Бедные викинги, они по недалекости своей даже не подозревают, как нагло и цинично их обманывают... Есть оказывается, негласный закон о сдаче природных ресурсов за заведомо необеспеченные бумаги. Любой разумный человек, это понимает, как выяснилось. А государства-экспортеры пребывают в глубоком заблуждении. А они и не знали о нем до сего судьбоносного для всего мира дня, и наивно полагали, что именно разработка своих богатых природных залежей принесло малонаселенной небольшой заполярной стране Норвегии такие профиты как-то: 
Единственная страна мира, сохранившая положительное сальдо бюджета в 2009 г 
По норме накопления делит первые места в мире с Японией и Финляндией.
По ВВП на душу населения занимает 6-е место в мире, ( США - 10-е)
С 2001 г самая достойная для проживания страна в мире - по соотношению продолжительность жизни - уровень доходов - качество образования (метода оценки Legatum,Oxford Analytica,Gallup World Poll Service).
   И если завтра норвежцы решат прекратить торговать сырьем и вернуться к исконным своим промыслам – рыбалке и грабежу окрестных побережий, то Штаты, презрев гласные договоренности НАТО, согласно негласному закону, проведут локальную “бурю свободы’.
Кстати, за грабеж побережий, кроме шуток, можно будет и огрести, на полном серьезе, с одобрения мирового сообщества. С чего начались проблемы одного усатого ближневосточного вождя, если кто запамятовал – влез немножко пограбить соседнее кувейтское и аравийское побережье.  Закончилось все для него несовместимым с жизнью повреждением шейных позвонков спустя более 10 лет с реализации  идеи грабежа, “показавшейся тогда неплохой”. А Ирак как торговал нефтью, так и торгует. Но уже тихо-чинно, не возбухая на соседей и не обстреливая чужие танкеры в Заливе.
Кстати, а что отобрали у бывшей Югославии – какие ресурсы? Вложились в операцию союзники финансово неплохо, а где богатства несметные, согласно негласному закону им положенные ?  
И вроде ни садамовский  Ирак, ни каддафивская Ливия и не собирались никогда прекращать экспорт нефти, ибо не все хотят обратно к исконным промыслам – доить верблюдов.  И свободолюбивый демократичный миролюбивый исламский Иран не собирается. Все готовы продавать богатства за необеспеченные бумаги, глупцы. Включая “великая наша” РФ. 
Другой (и главный) вопрос – как правящие режимы стран этими бумагами распоряжаются.

----------


## APKAH

> Кстати, а что отобрали у бывшей Югославии – какие ресурсы? Вложились в операцию союзники финансово неплохо, а где богатства несметные, согласно негласному закону им положенные ?

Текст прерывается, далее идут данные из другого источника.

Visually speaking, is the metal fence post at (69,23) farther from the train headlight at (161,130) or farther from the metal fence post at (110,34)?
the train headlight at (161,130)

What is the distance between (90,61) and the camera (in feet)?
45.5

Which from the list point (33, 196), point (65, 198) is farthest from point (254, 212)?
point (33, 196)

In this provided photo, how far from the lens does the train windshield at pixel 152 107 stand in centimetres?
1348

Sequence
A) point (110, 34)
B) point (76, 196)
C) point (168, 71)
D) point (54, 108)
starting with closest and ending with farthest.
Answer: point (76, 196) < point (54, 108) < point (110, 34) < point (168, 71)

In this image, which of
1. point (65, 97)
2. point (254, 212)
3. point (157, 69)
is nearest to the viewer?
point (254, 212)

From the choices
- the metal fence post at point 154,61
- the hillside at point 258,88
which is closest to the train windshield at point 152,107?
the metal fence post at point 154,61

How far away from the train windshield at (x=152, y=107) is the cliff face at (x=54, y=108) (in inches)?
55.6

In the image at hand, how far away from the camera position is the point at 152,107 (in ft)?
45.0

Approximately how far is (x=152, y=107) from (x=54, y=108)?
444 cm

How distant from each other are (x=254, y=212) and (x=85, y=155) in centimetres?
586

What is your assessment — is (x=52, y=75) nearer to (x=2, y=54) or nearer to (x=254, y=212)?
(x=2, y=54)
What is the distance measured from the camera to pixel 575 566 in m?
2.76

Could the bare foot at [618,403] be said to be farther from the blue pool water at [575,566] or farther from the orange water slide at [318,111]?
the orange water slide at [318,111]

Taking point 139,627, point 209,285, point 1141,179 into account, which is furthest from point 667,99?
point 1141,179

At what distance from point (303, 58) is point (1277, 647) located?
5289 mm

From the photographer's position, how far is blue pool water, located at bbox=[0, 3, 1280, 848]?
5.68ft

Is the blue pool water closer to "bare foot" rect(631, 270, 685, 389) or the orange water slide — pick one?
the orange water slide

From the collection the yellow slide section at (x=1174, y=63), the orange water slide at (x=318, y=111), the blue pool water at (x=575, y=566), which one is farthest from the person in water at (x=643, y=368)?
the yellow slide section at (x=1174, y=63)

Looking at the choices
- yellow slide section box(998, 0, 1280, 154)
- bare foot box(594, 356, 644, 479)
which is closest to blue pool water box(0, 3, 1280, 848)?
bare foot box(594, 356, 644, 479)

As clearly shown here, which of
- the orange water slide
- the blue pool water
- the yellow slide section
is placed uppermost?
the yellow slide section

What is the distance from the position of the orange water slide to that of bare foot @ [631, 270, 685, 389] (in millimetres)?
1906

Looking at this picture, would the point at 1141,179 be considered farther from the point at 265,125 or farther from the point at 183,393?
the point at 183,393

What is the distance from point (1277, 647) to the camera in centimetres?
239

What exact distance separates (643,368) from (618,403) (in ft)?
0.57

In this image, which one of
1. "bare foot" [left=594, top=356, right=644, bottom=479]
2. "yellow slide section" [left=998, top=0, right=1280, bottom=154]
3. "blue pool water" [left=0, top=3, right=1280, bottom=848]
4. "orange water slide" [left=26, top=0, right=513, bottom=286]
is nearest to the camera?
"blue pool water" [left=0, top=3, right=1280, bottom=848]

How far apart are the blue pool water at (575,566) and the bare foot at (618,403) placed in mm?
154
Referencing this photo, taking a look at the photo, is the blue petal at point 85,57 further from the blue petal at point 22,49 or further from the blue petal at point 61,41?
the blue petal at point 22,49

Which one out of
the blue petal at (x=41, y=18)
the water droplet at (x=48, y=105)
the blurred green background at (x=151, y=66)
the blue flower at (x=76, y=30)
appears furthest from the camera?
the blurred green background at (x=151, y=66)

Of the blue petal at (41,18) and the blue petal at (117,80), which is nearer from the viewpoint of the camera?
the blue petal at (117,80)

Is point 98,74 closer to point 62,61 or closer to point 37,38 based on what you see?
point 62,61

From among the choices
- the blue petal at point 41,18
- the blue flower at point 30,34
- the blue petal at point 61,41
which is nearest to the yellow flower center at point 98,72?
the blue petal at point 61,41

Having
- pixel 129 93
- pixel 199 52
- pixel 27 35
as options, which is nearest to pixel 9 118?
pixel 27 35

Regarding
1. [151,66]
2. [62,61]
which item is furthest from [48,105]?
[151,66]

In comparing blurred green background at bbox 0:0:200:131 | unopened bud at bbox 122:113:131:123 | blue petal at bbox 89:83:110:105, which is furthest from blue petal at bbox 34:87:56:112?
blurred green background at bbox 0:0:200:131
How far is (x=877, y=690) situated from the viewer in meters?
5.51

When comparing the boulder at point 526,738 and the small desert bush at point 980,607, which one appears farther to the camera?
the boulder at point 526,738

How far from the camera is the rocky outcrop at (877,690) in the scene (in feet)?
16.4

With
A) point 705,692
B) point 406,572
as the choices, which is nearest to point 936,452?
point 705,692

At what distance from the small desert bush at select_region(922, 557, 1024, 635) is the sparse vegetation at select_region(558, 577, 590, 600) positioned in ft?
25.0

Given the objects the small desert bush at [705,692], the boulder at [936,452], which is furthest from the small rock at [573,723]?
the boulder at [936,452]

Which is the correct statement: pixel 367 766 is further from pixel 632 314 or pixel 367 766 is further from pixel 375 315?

Это была пощечина России. Это должна была быть прелюдия к богатствам России. Поэтому развал Югославии начали еще до развала СССР, причем Сербии (Серебрянная Русь) досталось больше всех.

----------


## alexvolf

> Кстати, а что отобрали у бывшей Югославии – какие ресурсы? Вложились в операцию союзники финансово неплохо, а где богатства несметные, согласно негласному закону им положенные ?


Sr10
Ну финансовые затраты т.н. коалиции понять можно.Достигнутая -
цель РАЗДЕЛЯЙ И ВЛАСТВУЙ оправдывает все финансовые затраты плюс
к тому же после любого вооруженного конфликта появляются доп. бонусы в различном  виде - начиная от восстановления разрушенного
хозяйства и ВС до создания марионеточного "демократического" правительства...

----------


## alexvolf

> Это была пощечина России. Это должна была быть прелюдия к богатствам России. Поэтому развал Югославии начали еще до развала СССР, причем Сербии (Серебрянная Русь) досталось больше всех.


Если проанализировать причины приведшие к развалу Югославии, то
можно заметить,что они во многом сходны с причинами приведшими к
развалу Советского Союза...

----------


## Sr10

> Это была пощечина России. Это должна была быть прелюдия к богатствам России.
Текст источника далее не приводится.